= DIRECTION =
Return every line of the rows below that contains the word "nearer".

= DATA LINES =
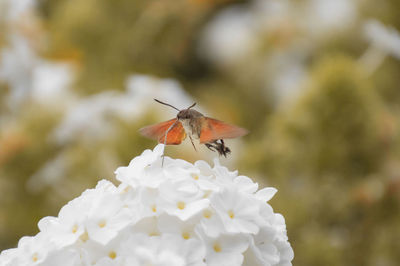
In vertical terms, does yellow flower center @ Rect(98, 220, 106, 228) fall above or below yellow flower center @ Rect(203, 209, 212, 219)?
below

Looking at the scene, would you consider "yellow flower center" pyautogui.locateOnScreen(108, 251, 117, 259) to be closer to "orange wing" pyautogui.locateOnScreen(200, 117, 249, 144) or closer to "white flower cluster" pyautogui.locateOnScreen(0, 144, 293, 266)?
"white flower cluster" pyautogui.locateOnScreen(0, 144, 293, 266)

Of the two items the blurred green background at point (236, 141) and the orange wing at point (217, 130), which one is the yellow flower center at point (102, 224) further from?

* * *

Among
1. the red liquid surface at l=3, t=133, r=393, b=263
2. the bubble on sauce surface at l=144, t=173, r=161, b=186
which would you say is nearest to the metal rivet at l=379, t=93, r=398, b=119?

* * *

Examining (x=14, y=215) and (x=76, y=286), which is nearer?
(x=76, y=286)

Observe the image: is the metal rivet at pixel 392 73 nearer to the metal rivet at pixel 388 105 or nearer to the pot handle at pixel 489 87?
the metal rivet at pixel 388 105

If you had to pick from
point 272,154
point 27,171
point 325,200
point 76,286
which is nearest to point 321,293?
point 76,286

= OUTPUT FOR THIS EXERCISE =
Examining (x=14, y=215) and (x=76, y=286), which is nearer?
Observe the image: is the metal rivet at pixel 392 73 nearer to the metal rivet at pixel 388 105 or nearer to the pot handle at pixel 489 87?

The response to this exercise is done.